PROBLEM DESCRIPTION
Within the records below, find each line with the word "Standing" and copy it out.

AVAILABLE DATA
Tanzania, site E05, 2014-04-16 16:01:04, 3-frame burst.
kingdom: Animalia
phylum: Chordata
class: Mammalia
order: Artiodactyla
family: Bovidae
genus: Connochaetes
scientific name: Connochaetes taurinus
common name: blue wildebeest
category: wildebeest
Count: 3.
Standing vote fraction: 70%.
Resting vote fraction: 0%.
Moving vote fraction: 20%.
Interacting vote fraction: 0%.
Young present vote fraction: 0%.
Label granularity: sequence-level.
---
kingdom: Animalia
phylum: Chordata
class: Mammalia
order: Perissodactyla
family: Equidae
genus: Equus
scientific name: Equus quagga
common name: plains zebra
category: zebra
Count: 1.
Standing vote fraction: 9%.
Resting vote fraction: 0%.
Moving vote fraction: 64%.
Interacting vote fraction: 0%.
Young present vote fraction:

RESPONSE TO THIS EXERCISE
Standing vote fraction: 70%.
Standing vote fraction: 9%.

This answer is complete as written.